Esta tristeza no se apaga
Qué corta es la vida humana. Hacemos planes, dedicamos nuestro esfuerzo y tiempo a cosas sin sentido, perseguimos el éxito, el dinero y la aprobación de los demás. Y a quienes realmente nos aman, quienes nos dieron la vida, quienes nunca nos traicionarían, inexplicablemente los relegamos a un segundo plano…
Lo comprendí demasiado tarde.
Mi padre se fue pronto, y mi madre vivía únicamente por mí.
Mi padre falleció cuando yo aún era un niño. Murió a causa de una enfermedad grave, y casi no lo recuerdo. Solo mi madre siempre decía qué buen hombre era.
Nunca volvió a casarse.
—Solo a él amé —comentaba ella—. Y aún lo amo. Creo que algún día volveremos a encontrarnos.
La escuchaba contarme historias, veía cómo en sus ojos brillaba la luz al evocar el pasado. Ella creía en el amor, en el destino, en los cuentos de hadas.
Sin embargo, su vida tras la muerte de mi padre distó mucho de ser un cuento de hadas.
Yo era su único hijo, y ella me lo entregaba todo. Trabajaba, cuidaba de mí, se esforzaba para que no me faltara nada.
Y yo…
Olvidé que los padres no son eternos.
Me fui, empecé una nueva vida, y mi madre se quedó esperando.
Hace cinco años me casé y me trasladé a otra ciudad.
Tuvimos un hijo: Miguel.
La vida se aceleró. Familia, trabajo, y luego un segundo empleo; necesitaba ganar más, proveer para el niño, pensar en el futuro.
Llamaba a mi madre cada vez con menos frecuencia.

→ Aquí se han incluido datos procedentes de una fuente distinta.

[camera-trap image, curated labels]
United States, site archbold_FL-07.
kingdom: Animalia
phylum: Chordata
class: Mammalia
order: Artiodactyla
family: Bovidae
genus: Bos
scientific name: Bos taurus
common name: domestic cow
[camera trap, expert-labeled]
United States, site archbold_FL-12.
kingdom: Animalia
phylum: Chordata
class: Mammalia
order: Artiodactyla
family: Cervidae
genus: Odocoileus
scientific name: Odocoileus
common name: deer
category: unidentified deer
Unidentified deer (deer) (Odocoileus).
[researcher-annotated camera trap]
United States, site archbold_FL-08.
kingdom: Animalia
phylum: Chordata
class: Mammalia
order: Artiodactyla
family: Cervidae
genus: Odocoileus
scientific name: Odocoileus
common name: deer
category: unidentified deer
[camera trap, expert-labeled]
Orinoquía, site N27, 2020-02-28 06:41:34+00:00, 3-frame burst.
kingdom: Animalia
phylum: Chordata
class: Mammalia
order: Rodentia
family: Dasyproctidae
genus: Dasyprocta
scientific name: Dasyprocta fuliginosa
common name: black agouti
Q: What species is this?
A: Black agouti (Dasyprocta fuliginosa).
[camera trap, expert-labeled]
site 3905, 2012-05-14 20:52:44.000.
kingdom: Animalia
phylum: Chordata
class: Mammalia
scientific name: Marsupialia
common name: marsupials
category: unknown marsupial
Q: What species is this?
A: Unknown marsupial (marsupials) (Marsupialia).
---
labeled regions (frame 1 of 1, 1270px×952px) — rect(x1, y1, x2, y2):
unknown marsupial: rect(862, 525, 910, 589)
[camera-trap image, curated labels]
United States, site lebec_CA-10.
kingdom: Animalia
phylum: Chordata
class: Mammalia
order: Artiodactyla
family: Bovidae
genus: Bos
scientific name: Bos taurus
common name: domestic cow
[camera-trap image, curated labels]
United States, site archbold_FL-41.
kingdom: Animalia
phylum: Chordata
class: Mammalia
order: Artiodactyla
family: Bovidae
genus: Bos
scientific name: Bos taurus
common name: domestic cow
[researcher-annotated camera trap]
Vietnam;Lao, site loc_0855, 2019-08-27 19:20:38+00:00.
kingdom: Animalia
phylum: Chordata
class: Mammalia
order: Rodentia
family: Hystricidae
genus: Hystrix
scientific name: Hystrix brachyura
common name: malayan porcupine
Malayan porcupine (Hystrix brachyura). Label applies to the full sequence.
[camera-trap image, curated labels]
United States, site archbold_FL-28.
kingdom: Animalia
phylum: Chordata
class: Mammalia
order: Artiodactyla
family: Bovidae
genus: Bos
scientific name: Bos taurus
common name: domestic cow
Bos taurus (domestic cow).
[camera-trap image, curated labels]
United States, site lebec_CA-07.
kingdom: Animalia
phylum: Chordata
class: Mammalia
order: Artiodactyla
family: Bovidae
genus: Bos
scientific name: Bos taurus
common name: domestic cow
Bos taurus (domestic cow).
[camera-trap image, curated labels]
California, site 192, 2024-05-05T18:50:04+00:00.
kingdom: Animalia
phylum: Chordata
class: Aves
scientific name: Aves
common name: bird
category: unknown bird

Solo la visitaba en las fiestas.
Ella siempre esperaba.
—Todo está bien, hijo —me decía—. Lo importante es que tú estás bien.
Y yo ni siquiera me daba cuenta de cómo pasaba el tiempo.
De cómo ella se iba.
La llamada que lo cambió todo
Unos días antes de Año Nuevo sonó el teléfono.
Vi un número desconocido.
—¿Aló?
Al otro lado, una voz temblorosa:
—Soy Juan, su vecino… Su madre ya no está…
Sufrió un infarto. Falleció en el hospital.
Escuché esas palabras, pero no lograba asimilarlo.
El mundo se desmoronó en un instante.
Me quedé allí, con el teléfono en la mano, sin saber qué hacer.
Y luego…
Las lágrimas comenzaron a fluir sin control.
Amargas, desgarradoras.
No lloraba solo por el dolor.
Lloraba también por la culpa.
Perdóname, mamá…
Perdona que no estuve a tu lado.
Perdona por no encontrar tiempo para decirte cuánto te amo.
Perdona porque te fuiste sola.
Ahora ya no estás, y la vida nunca será la misma.
Lo daría todo por recuperar un día. Una tarde. Una hora.
Pero el tiempo no vuelve.
Y decir “Te amo” llegó demasiado tarde.